Extract to read:
Achieve lighter weight for part or assembly: Engineers can use generative design to build lightweight parts with the least amount of material while conforming to engineering constraints.
Consolidate parts: Subassemblies can be consolidated into a single part with generative design. Consolidating parts simplifies assembly and maintenance while also lowering production costs.
Examples of generative design and 3D printing
Generative design has a wide range of applications, especially in highly advanced and technological projects. Below are some examples of how generative design and additive manufacturing can help you.
Volkswagen’s revamped microbus
An engineering team from Volkswagen’s Innovation and Engineering Center California (IECC) reimagined and retrofitted a classic 1962 VW Microbus with cutting-edge technologies like electric propulsion and generative braking, which are expected to play a significant role in the future of the auto industry.
The team concentrated on increasing strength while reducing weight. Finding weight savings wherever possible is one of the most important components of building electric vehicles, because the lighter an automobile is, the less energy is necessary to move it down the road. Reduced energy consumption means more range per charge, which is one of the most important factors for consumers when deciding on an electric vehicle. By, using generative design, the team was able to:
- Create new wheels 18% lighter than a standard set
- Re-imagine the steering wheel, external side mirrors and the support structure for the seating area
- Reduce the overall development time to manufacturing time, shortening the 1.5 year-cycle down to a few months
NuVasive’s optimized implants
Generative design can be utilized in the medical field to build implants that mimic the porous nature of human bone. Titanium implants are created by NuVasive, a medical business based in the United States, using their patented design optimization software and metal 3D printing. Only additive manufacturing allows for latticed, asymmetric, lightweight designs, which are possible with the software.

Data for analysis:
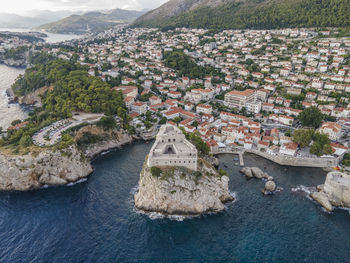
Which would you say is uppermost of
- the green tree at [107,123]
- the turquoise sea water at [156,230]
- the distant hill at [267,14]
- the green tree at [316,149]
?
the distant hill at [267,14]

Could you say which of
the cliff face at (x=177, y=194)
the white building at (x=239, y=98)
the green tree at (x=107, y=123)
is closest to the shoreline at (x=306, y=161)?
the cliff face at (x=177, y=194)

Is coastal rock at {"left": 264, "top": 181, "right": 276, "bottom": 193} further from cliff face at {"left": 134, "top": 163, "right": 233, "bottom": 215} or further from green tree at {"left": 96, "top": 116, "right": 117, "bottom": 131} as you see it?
green tree at {"left": 96, "top": 116, "right": 117, "bottom": 131}

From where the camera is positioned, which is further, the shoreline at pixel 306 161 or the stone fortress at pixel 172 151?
the shoreline at pixel 306 161

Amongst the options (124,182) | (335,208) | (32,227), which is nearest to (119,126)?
(124,182)

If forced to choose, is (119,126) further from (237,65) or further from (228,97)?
(237,65)

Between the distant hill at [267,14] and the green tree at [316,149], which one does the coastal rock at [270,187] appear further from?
the distant hill at [267,14]

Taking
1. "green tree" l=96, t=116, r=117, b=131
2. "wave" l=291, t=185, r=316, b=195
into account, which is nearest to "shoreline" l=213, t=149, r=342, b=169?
"wave" l=291, t=185, r=316, b=195

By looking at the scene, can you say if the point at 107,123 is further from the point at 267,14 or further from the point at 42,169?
the point at 267,14
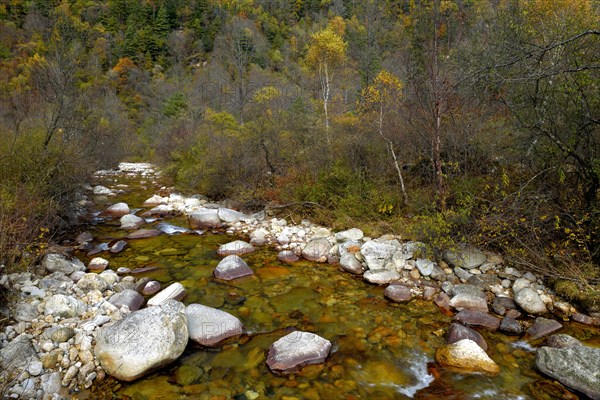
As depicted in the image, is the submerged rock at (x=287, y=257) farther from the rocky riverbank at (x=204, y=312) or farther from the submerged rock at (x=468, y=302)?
the submerged rock at (x=468, y=302)

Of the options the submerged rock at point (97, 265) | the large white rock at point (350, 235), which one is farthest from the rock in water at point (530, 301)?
the submerged rock at point (97, 265)

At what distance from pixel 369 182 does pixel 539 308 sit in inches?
185

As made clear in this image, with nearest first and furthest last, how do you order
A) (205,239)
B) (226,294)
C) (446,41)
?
(226,294)
(446,41)
(205,239)

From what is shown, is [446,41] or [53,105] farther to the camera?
[53,105]

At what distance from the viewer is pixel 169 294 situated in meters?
5.68

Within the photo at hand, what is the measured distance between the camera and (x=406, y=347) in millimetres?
4617

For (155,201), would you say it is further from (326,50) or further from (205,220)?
(326,50)

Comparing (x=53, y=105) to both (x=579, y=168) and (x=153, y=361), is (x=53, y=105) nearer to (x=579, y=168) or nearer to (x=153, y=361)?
(x=153, y=361)

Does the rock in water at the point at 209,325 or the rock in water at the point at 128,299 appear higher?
the rock in water at the point at 209,325

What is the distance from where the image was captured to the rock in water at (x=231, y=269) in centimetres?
665

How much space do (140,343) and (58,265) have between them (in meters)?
3.39

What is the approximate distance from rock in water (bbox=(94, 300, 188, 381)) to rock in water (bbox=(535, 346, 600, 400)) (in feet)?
14.0

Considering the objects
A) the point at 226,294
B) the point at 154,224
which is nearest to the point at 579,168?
the point at 226,294

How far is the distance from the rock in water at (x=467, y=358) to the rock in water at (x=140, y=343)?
3.18 m
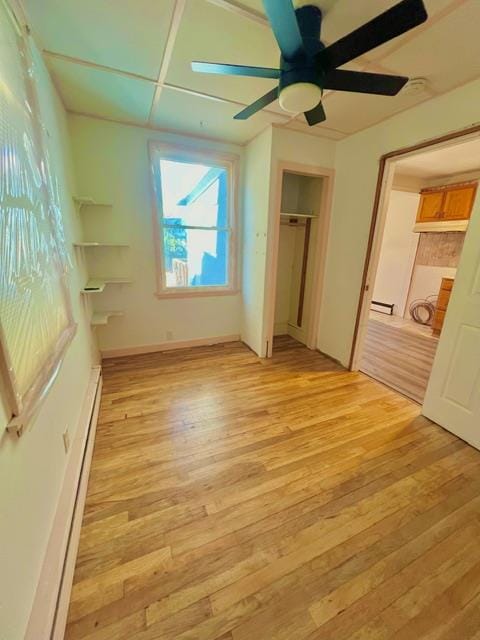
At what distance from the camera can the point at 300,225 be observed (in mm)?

What to do:
a. Answer these from the generative design text:
(i) How much lighter were the new wheels than a standard set?
(ii) What year is the classic VW Microbus that the Volkswagen team retrofitted?
(iii) What metal are NuVasive's implants made of?
b. Reproduce the generative design text word for word, starting at "Achieve lighter weight" and ending at "can help you.".
Use only the generative design text, not the records.

Responses for each task:
a.
(i) 18% lighter
(ii) 1962
(iii) Titanium

b.
Achieve lighter weight for part or assembly: Engineers can use generative design to build lightweight parts with the least amount of material while conforming to engineering constraints.
Consolidate parts: Subassemblies can be consolidated into a single part with generative design. Consolidating parts simplifies assembly and maintenance while also lowering production costs.
Examples of generative design and 3D printing
Generative design has a wide range of applications, especially in highly advanced and technological projects. Below are some examples of how generative design and additive manufacturing can help you.